Awal Mula Thariq Halilintar dan Aaliyah Massaid Kerja Sama dengan Hanania Group
Nama Thariq Halilintar dan Aaliyah Massaid ikut terseret dalam pusaran kasus dugaan penipuan perjalanan umrah yang melibatkan Hanania Group. Keduanya bahkan memenuhi panggilan penyidik Polda Metro Jaya sebagai saksi pada Rabu (10/6).
Di tengah ramainya kasus tersebut, kuasa hukum Thariq dan Aaliyah, Sangun Ragahdo, menjelaskan bagaimana awal mula kliennya bekerja sama dengan Hanania Group.
Menurut Sangun, pihak Hanania ternyata sudah mencoba mengajak Thariq bekerja sama sejak jauh sebelum suami Aaliyah Massaid itu menikah. Namun, pendekatan tersebut belum berujung kesepakatan.
Hanania kemudian kembali menghubungi Thariq pada November 2025 dengan menawarkan kerja sama promosi. Kali ini, tawaran tersebut mendapat respons positif.
"Cuma memang mungkin Thariq-nya juga belum pas lah, belum cocok segala macam, akhirnya didiamin," ujar Sangun Ragahdo di Polda Metro Jaya, Rabu (10/6).
"Di tahun 2025 akhirnya di-approach lagi itu pada bulan November. Ini mereka yang meminta untuk mengajak kerja sama," lanjutnya.
Sangun menjelaskan, kerja sama yang terjalin saat itu bersifat barter. Thariq dan Aaliyah diminta membagikan pengalaman perjalanan umrah mereka melalui media sosial, sementara pihak Hanania menyediakan fasilitas perjalanan umrah sebagai bagian dari kerja sama tersebut.
Sebelum menerima tawaran tersebut, pihak Thariq disebut sempat mencari informasi mengenai rekam jejak Hanania Group.

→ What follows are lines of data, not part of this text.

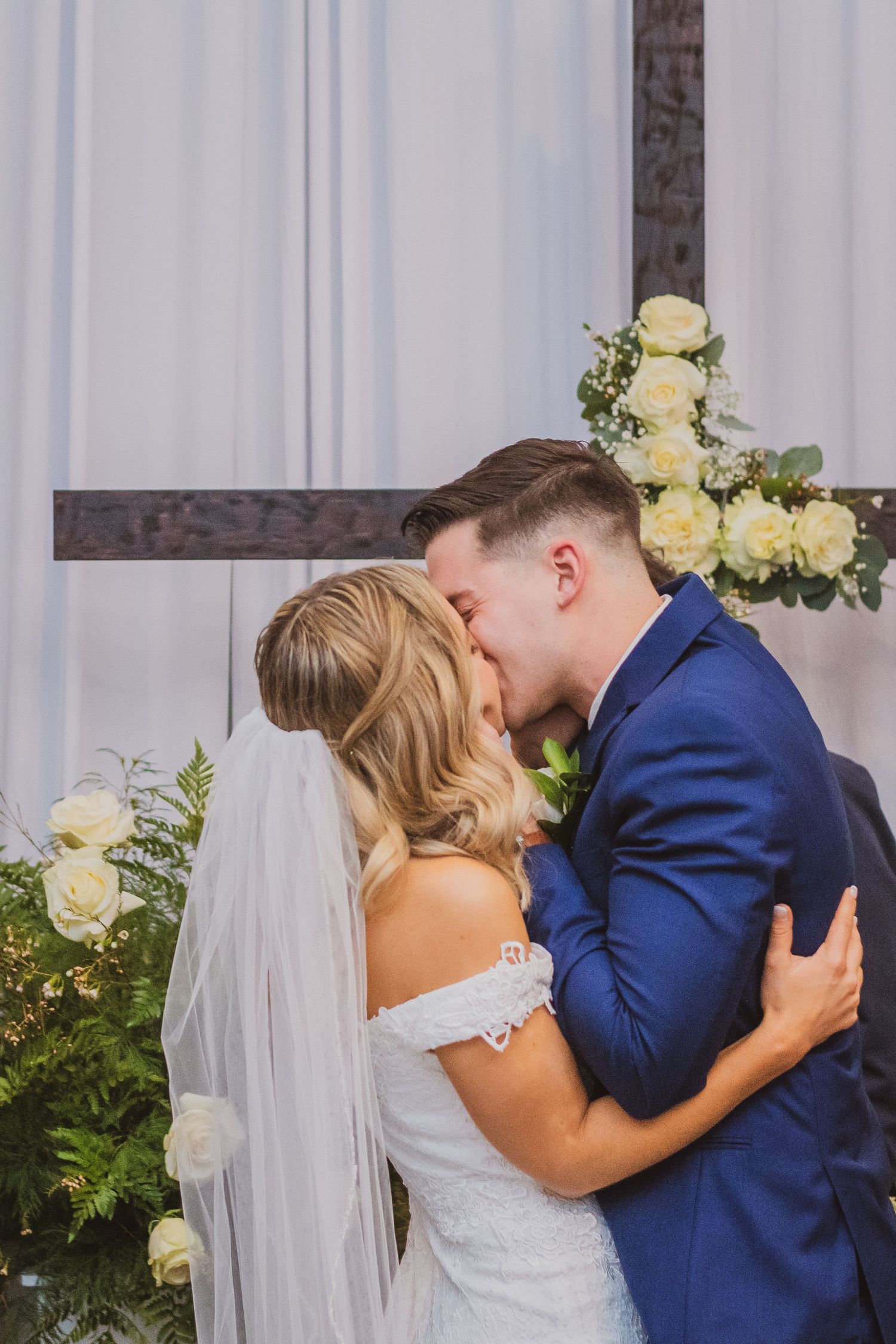 A sequence of four wedding photos shows a romantic kiss between newlyweds in front of white curtains and cream roses.
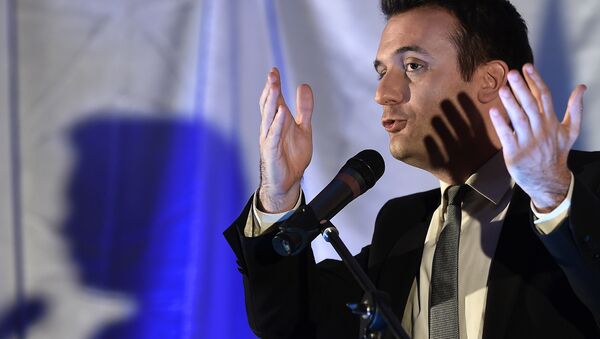 Florian Philippot, French far-right Front National (FN) party vice-president and top candidate for the December regional elections in the eastern Alsace-Champagne-Ardenne-Lorraine region, delivers a speech during a campaign meeting in Kintzheim, eastern France, on December 9, 2015 - Sputnik International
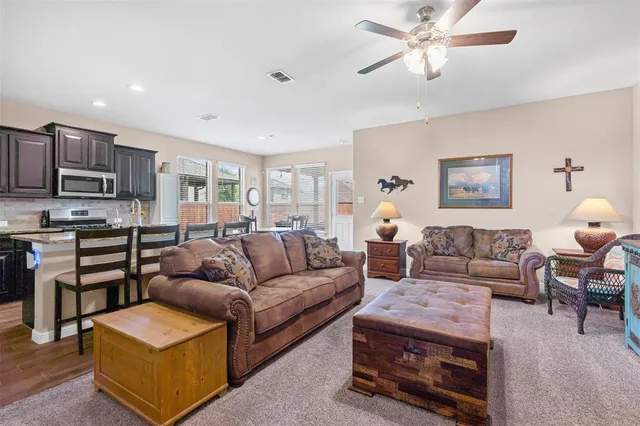 a living room with furniture a flat screen tv and kitchen view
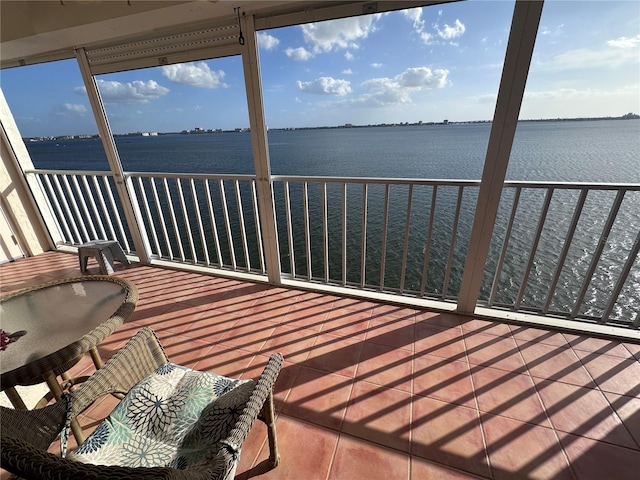 unfurnished sunroom with a water view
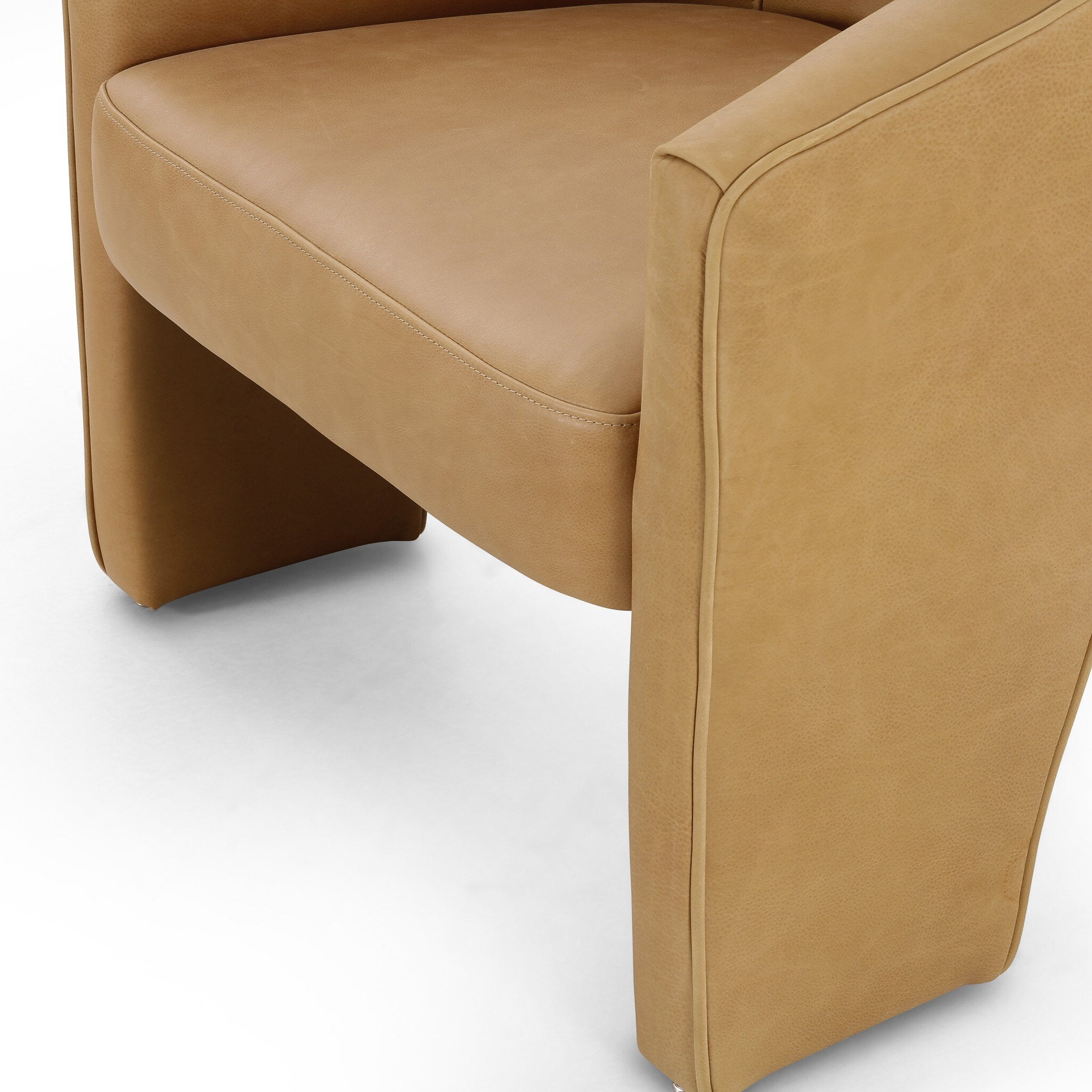 Close-up of a brown leather chair on a white background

Berdasarkan informasi yang diperoleh saat itu, travel tersebut dinilai memiliki reputasi yang baik dan telah memberangkatkan banyak jemaah umrah.
Kasus Hanania Group sendiri kini tengah menjadi perhatian publik setelah muncul dugaan penggelapan dana jemaah umrah.
Dalam penyelidikan yang berlangsung, polisi turut mendalami sejumlah kerja sama promosi yang pernah dilakukan perusahaan tersebut dengan para influencer dan figur publik.
Oleh karena itu, Thariq dan Aaliyah dimintai keterangan sebagai saksi untuk menjelaskan hubungan profesional mereka dengan Hanania Group.
Keduanya juga datang dengan membawa sejumlah dokumen yang akan diserahkan kepada penyidik guna memperjelas posisi mereka dalam perkara tersebut.